From a threat intelligence perspective, the multi-platform coordination across Open VSX, GitHub, and npm points to a threat actor with operational maturity. Maintaining compromise across three distinct ecosystems simultaneously requires either multiple access vectors or a centralized infrastructure with broad repository access. The GitHub repository compromise component is particularly concerning because it may affect source-level artifacts, meaning malicious code could be introduced upstream of package publication, complicating detection efforts that focus on published package contents alone.
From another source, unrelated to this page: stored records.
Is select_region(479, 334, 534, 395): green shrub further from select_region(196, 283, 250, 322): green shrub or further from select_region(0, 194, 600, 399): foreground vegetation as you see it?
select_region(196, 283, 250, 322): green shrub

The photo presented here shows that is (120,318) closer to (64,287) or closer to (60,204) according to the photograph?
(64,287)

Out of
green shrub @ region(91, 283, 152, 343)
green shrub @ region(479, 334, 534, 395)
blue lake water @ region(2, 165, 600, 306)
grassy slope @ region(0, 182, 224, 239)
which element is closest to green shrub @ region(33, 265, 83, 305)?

One significant gap in available reporting is the absence of specific IOCs: no confirmed malicious extension names, no identified npm package identifiers, no C2 infrastructure details, and no confirmed payload type or post-compromise behavior are available from the single source. Security teams cannot yet build targeted detection rules from published indicators. Until IOCs are released, detection strategy must focus on behavioral controls: monitoring for unexpected extension installations, auditing extensionPack dependency graphs, and flagging outbound network connections from IDE processes. The lack of corroborating sources also means the full scope, 72 extensions, 151 repositories, should be treated as a working figure pending independent confirmation.
- Audit your VS Code extension inventory now: review extensionPack and extensionDependencies metadata for all installed extensions, including those sourced from Open VSX, and flag any transitive dependencies not explicitly approved.
- Treat IDE plugins as part of your software supply chain: apply the same dependency scrutiny to VS Code extensions that you apply to npm or PyPI packages, transitive extension installs can deliver malicious payloads without user confirmation.
- Block or monitor outbound connections from IDE processes at the network perimeter: until specific IOCs are published, behavioral detection of unexpected IDE-sourced network traffic is the most actionable control available.
- Inventory GitHub repository dependencies in your CI/CD pipelines: the 151 compromised repositories may include source-level artifacts consumed during build; validate the integrity of any external GitHub-sourced code used in automated pipelines.
- Do not wait for vendor-published IOC lists before acting: the absence of specific malicious package names in current reporting means proactive environment hardening, extension allowlisting, pipeline integrity checks, is the primary defensive posture until detailed indicators are available.